PROVIDED TEXT:
DBAP/ DURHAM—Faith is, as a bestseller tells us, the evidence of things unseen, and we haven’t seen Alex Torres recently. Torres pitched pretty well in his first start of 2012, way back in the second game of the season—but he didn’t pitch that well, not as well it as the box score suggests.

It was the evidence of things seen—the pitches, the man throwing them, his diffidence and erratic kinetics—and not the grid of simplified numbers, which are anathema to faith, that contained the truth that was to come. After that first start in April, Alex Torres was bad for pretty much the entire of the rest of the season; so bad that, when you compared him to the guy we mostly saw in 2011, you realized that, in fact, we wound up not seeing Alex Torres all year, even when he was pitching before our very eyes.

And then we really didn’t see him. On August 4, after what I bet was the worst start of his professional career—he gave up six runs and didn’t get out of the first inning on July 29—he was placed on the disabled list. The “injury,” he acknowledged last night, did not exist, a thing unseen in which to have no faith.

TASK BRIEF: Rename "disabled list" as "injured list" and reproduce the stretch of the Alex Torres piece from "And then we" through "have no faith." with that change. The rows bear no relation to the Alex Torres piece.

SUPPLIED MATERIAL:
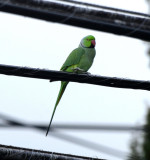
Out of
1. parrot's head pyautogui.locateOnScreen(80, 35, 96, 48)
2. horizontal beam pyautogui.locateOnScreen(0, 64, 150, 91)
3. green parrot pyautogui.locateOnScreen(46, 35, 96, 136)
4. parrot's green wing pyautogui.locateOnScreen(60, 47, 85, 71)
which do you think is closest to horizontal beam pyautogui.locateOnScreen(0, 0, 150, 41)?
horizontal beam pyautogui.locateOnScreen(0, 64, 150, 91)

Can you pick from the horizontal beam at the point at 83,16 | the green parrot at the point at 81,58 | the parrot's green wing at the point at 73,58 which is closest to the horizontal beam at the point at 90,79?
the horizontal beam at the point at 83,16

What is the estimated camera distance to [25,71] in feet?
11.4

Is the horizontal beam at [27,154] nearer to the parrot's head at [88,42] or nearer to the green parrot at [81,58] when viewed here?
the green parrot at [81,58]

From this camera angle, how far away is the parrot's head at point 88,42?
6.53 meters

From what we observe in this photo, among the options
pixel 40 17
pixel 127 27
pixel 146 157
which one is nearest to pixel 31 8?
pixel 40 17

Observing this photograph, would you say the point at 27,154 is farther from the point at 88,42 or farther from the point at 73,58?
the point at 88,42

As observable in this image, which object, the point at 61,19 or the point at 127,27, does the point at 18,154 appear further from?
the point at 127,27

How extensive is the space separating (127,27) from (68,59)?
93.1 inches

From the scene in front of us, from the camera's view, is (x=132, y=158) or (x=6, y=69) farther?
(x=132, y=158)

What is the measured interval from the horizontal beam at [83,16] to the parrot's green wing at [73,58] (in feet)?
7.32

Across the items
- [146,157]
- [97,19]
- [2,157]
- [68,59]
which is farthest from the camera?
[146,157]

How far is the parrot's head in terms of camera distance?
653cm

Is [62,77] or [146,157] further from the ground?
[146,157]

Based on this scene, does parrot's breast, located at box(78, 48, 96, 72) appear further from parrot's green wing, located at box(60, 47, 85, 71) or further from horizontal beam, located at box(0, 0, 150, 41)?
horizontal beam, located at box(0, 0, 150, 41)
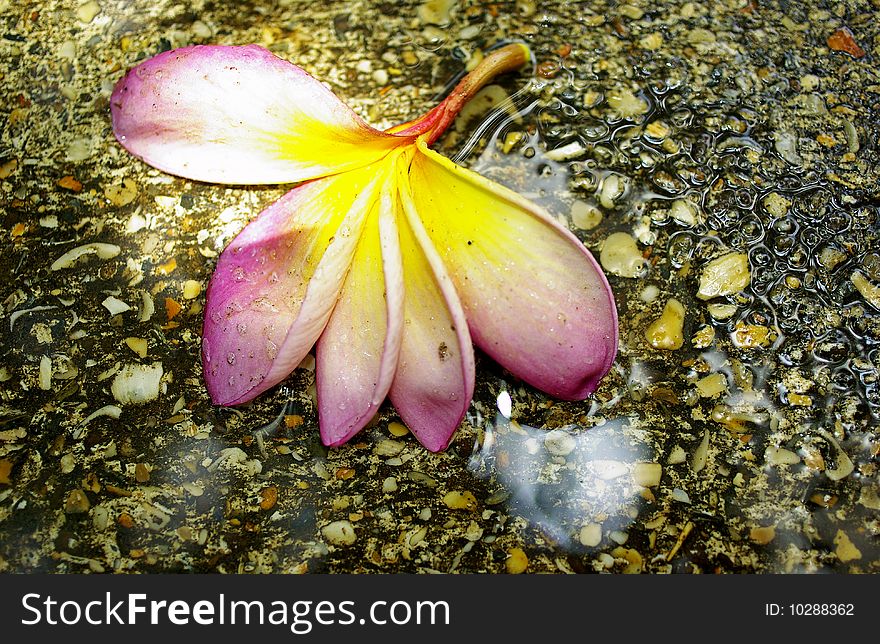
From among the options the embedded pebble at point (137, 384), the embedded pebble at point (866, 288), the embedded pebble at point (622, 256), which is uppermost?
the embedded pebble at point (622, 256)

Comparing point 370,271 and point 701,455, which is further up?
point 370,271

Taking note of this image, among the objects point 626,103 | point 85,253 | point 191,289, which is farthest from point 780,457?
point 85,253

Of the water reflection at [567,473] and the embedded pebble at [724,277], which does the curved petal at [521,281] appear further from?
the embedded pebble at [724,277]

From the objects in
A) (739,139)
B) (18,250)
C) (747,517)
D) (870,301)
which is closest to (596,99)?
(739,139)

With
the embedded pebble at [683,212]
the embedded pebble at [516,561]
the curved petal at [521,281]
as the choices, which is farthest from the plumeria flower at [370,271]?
the embedded pebble at [683,212]

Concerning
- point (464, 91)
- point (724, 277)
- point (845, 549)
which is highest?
point (464, 91)

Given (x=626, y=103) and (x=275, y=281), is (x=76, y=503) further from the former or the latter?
(x=626, y=103)

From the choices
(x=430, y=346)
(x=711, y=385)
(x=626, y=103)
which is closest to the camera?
(x=430, y=346)
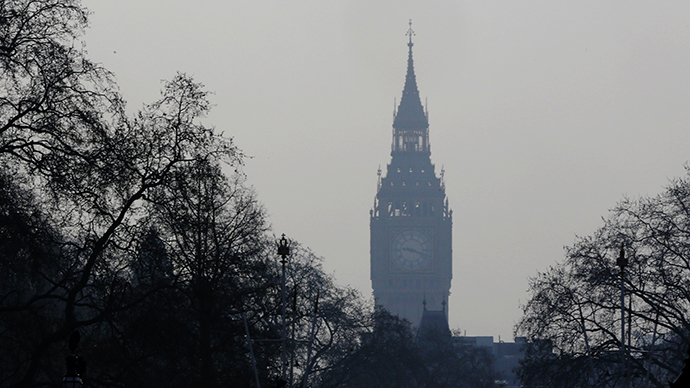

PROBLEM SOLUTION:
And then we really didn’t see him. On August 4, after what I bet was the worst start of his professional career—he gave up six runs and didn’t get out of the first inning on July 29—he was placed on the injured list. The “injury,” he acknowledged last night, did not exist, a thing unseen in which to have no faith.